Reproduce word for word the records from the line containing "What is the extent" through the end of the records, both ends included.

**Listed entries**:
------------------------------------------------
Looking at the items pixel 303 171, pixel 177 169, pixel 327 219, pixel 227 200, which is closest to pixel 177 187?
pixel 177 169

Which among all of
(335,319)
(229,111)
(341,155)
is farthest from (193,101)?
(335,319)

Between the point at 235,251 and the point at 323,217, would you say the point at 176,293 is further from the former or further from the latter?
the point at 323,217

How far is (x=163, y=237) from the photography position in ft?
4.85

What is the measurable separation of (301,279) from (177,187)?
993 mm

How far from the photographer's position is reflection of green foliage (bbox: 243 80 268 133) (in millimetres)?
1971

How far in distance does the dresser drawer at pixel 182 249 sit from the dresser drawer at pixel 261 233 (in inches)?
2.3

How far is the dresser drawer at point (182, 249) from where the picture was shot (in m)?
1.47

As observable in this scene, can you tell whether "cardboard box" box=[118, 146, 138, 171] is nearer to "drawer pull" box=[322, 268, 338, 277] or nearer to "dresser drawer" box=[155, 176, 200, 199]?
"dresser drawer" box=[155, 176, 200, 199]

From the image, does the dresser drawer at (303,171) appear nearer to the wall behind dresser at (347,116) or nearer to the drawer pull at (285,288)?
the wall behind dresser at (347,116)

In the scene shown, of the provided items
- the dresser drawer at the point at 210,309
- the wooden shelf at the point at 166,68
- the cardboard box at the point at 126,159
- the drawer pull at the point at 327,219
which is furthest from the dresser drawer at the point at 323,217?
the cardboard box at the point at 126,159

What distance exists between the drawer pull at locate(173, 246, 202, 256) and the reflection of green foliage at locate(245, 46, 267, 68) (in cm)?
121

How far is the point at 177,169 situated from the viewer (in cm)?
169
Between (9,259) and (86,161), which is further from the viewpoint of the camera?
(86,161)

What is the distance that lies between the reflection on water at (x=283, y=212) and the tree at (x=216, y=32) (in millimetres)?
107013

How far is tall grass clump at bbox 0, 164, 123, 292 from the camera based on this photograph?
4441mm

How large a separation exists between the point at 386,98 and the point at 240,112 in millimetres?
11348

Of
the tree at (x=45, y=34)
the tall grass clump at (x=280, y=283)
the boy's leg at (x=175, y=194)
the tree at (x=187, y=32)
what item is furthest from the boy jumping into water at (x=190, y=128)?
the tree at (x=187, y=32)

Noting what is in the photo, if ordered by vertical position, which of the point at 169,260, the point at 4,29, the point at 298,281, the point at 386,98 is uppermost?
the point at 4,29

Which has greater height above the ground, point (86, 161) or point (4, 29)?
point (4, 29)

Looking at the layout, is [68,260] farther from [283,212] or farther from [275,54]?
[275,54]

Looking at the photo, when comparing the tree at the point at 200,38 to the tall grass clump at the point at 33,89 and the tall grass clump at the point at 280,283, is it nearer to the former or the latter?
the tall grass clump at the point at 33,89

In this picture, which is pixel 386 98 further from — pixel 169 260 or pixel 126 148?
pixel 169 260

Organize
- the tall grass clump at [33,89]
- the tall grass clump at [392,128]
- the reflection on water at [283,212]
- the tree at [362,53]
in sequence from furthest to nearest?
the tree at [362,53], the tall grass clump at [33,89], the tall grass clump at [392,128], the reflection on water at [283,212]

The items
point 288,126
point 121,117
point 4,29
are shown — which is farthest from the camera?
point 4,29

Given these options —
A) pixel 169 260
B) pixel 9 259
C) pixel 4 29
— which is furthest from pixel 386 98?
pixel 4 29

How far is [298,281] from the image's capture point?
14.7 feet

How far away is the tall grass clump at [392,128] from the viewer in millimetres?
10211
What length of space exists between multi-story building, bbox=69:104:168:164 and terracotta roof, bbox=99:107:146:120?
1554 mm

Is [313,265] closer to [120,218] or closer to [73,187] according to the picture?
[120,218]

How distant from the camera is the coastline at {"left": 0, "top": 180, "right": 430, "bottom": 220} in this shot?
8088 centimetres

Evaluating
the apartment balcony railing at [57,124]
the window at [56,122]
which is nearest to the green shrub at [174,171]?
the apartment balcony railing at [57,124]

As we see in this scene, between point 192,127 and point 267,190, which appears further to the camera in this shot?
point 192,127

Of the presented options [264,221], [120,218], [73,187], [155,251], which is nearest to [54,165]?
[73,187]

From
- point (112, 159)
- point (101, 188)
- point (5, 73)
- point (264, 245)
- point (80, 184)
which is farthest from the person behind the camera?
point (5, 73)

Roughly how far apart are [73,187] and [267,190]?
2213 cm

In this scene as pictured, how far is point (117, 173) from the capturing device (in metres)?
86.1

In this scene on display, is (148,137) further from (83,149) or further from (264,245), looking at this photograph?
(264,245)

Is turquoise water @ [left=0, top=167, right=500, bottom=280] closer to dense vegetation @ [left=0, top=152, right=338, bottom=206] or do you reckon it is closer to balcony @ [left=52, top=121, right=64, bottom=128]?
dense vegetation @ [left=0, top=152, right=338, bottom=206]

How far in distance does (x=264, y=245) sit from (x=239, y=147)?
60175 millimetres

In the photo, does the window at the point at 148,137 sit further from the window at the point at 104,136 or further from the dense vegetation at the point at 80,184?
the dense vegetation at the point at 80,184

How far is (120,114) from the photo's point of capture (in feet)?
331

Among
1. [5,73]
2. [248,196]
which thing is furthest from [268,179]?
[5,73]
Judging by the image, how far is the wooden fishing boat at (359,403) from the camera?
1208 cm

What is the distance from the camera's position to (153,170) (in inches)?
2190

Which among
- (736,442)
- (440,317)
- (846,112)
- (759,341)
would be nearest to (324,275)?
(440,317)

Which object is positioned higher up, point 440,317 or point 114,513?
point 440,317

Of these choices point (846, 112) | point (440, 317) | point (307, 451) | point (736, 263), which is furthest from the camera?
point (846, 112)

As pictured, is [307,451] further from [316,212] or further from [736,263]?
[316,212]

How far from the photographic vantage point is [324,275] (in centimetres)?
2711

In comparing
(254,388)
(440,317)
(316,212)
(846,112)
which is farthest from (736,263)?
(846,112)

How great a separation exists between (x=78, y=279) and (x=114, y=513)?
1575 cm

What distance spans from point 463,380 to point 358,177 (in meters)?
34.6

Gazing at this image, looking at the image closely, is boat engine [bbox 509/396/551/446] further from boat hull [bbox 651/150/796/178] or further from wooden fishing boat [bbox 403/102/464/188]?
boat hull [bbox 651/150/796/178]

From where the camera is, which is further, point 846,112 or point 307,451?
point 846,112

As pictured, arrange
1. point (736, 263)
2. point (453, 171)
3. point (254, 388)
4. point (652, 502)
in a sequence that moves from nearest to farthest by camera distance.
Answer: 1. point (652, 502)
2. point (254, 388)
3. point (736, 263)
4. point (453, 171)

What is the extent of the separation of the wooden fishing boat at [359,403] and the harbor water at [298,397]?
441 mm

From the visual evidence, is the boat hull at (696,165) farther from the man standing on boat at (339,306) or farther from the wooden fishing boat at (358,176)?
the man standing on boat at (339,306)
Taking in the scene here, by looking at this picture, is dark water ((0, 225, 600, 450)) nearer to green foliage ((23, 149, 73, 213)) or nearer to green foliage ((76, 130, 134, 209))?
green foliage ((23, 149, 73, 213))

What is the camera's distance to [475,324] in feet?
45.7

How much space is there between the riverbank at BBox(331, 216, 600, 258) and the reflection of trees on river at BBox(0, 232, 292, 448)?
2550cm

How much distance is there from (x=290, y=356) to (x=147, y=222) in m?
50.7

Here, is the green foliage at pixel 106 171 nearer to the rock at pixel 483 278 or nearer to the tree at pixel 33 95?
------------------------------------------------
**Solved exercise**:
What is the extent of the separation of the wooden fishing boat at [359,403] and the harbor water at [298,397]?
441 mm

From the visual evidence, is the boat hull at (696,165) farther from the man standing on boat at (339,306) or farther from the wooden fishing boat at (358,176)?
the man standing on boat at (339,306)
Taking in the scene here, by looking at this picture, is dark water ((0, 225, 600, 450)) nearer to green foliage ((23, 149, 73, 213)) or nearer to green foliage ((76, 130, 134, 209))?
green foliage ((23, 149, 73, 213))

What is the camera's distance to [475,324] in feet?
45.7

How much space is there between the riverbank at BBox(331, 216, 600, 258) and the reflection of trees on river at BBox(0, 232, 292, 448)?
2550cm

How much distance is there from (x=290, y=356) to (x=147, y=222) in m?
50.7

Here, is the green foliage at pixel 106 171 nearer to the rock at pixel 483 278 or nearer to the tree at pixel 33 95?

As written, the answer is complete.